Article Page

DOI: 10.31038/JCRM.2025831

Abstract

Quantitative electroencephalography (qEEG) offers objective biomarkers of brain function across neuropsychiatric conditions, but clinical EEG case reports are traditionally labor-intensive to produce. We describe a reproducible Python-based pipeline that automatically processes raw BrainVision EEG data, extracts spectral qEEG features, integrates patient clinical scores (e.g. Brief Psychiatric Rating Scale, BPRS), retrieves relevant literature via Europe PMC, and uses a retrieval augmented large language model (RAG-LLM) to generate structured narrative case reports.
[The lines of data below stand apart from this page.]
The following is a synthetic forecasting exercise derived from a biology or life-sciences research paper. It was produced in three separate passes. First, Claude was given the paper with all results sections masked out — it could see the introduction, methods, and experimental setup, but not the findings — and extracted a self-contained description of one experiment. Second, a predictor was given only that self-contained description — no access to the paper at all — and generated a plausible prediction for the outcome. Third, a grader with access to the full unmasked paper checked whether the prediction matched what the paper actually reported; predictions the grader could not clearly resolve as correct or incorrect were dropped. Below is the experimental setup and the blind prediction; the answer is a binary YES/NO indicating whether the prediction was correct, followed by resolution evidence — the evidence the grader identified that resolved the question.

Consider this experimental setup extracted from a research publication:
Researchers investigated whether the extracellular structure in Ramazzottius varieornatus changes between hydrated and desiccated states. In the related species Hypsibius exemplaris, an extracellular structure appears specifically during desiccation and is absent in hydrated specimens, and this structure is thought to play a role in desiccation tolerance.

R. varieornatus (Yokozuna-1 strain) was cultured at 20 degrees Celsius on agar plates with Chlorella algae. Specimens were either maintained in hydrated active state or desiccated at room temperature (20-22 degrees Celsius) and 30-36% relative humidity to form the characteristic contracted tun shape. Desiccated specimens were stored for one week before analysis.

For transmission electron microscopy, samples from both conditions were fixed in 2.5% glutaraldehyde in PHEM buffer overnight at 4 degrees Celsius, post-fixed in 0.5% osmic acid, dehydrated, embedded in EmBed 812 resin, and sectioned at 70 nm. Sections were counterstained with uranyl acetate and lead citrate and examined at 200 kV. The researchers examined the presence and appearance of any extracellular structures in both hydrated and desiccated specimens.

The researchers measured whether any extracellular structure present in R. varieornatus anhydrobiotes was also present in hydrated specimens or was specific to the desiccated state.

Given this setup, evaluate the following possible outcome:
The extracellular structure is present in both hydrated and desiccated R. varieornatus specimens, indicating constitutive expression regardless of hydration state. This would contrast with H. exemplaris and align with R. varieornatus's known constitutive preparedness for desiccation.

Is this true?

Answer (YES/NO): YES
EEG preprocessing (filtering, artifact removal, referencing) and feature computation (power in delta, theta, alpha, beta bands, etc.) are implemented using open-source MNE-Python tools in a BIDS-compliant [1,2] framework. Patient metadata such as age, diagnosis, and BPRS severity provide clinical context alongside EEG features (e.g. the known increase in theta power and theta/beta ratio in schizophrenia) [3]. Key EEG findings are combined with dynamically retrieved evidence from Europe PMC – an open access repository of ~36 million biomedical abstracts and 5 million full-text articles – to ground the report in up-to-date knowledge [4]. Using a RAG-LLM approach, the system formulates context-aware prompts that guide the model to cite recent studies and summarize findings. For example, prior work has shown retrieval-augmented LLMs significantly improve accuracy in clinical question answering [5] compared to base models, and in dedicated frameworks (e.g. EEG-MedRAG) unify EEG domain [6] knowledge and patient data for diagnostic guidance. Our pipeline yields a draft case report that mimics the structure of a clinician’s report: background, methods, results (EEG summary and clinical scores), and an evidence-supported discussion.

Keywords

qEEG, RAG, Clinical Data, EEG Reports, AI Neuropsychiatry, EEG Preprocessing, Spectral Features, BPRS, Case Automation, Neuroinformatics

Introduction

EEG remains an indispensable tool in neuroscience and psychiatry, providing noninvasive recordings of brain activity. Quantitative EEG (qEEG) – the analysis of EEG power spectrum bands – has been studied [3] as a putative biomarker in disorders such as schizophrenia, ADHD, depression and bipolar disorder [7]. For example, schizophrenia is often associated with increased delta/theta and reduced alpha [3] power. Clinical context is captured by symptom scales like the BPRS, which quantify severity of [3] psychiatric symptoms and are routinely collected in research studies. Integrating EEG features with clinical metrics can enhance interpretation (e.g. correlating theta increase with BPRS depression subscore). However, manually generating a cohesive case report that synthesizes EEG analyses with relevant literature is time-consuming and subjective.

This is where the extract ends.